- #1

Noirchat

- 15

- 0

## Homework Statement

In a set of experiments on a hypothetical one-electron atm, you measure the wavelengths of photons emitted as electrons return to the ground state (n=1), as shown in the energy level diagram.

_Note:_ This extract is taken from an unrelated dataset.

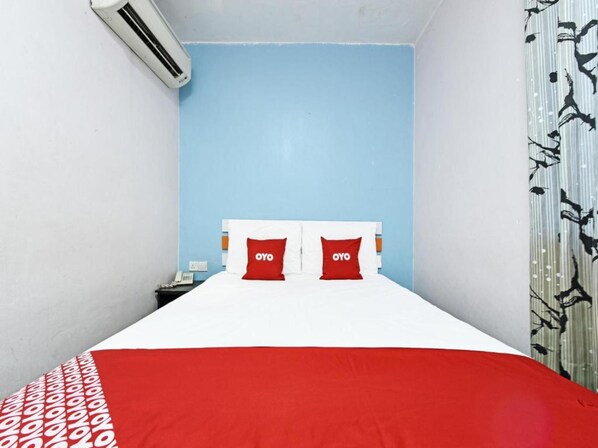 A hotel room with a bed, two red pillows with "OYO" branding, a white bedspread, and a patterned curtain.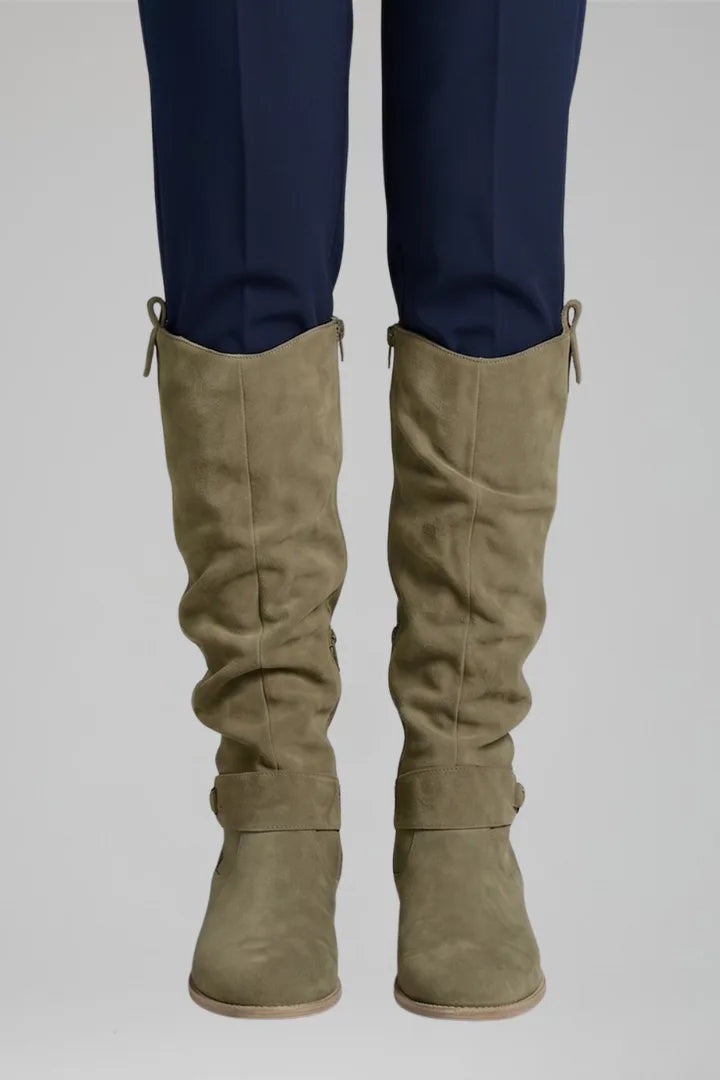 Close-up front view of the boots in a muted brown suede shade with slouch detailing at the shaft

You also observe that it takes 17.50 eV to ionise this atom.

Diagram shows:

n=5 --> n=1 ~ λ = 73.86nm

n=4 --> n=1 ~ λ = 75.63nm

n=3 --> n=1 ~ λ = 79.76nm

n=2 --> n=1 ~ λ = 94.54nm

(i) What is the energy of the atom in each of the levels n=1 to n=5

(ii) If an electron makes a transition from the n=4 to the n=2 level, what wavelength of light would it emit?

## Homework Equations

None provided

## The Attempt at a Solution

My attempt at A

I think i use this equation:

E = -hxR/n^2

where:

h is Planck's constant 6.626 x 10^-34

R is Rydbergs constant 1.097 x 10^7

and n is the energy level

at n=5 i get: -2.907 x 10^-28

at n=4 i get: -4.543 x 10^-28

at n=3 i get: -8.076 x 10^-28

at n=2 i get: -1.817 x 10^-27

at n=1 i get: -7.269 x 10^-27

I think i use balmers equation in part B?

1/λ = R(1/2^2 - 1/4^2) where R= 1.097 x 10^7

1/λ = 2056875

I have a feeling I'm doing this all wrong.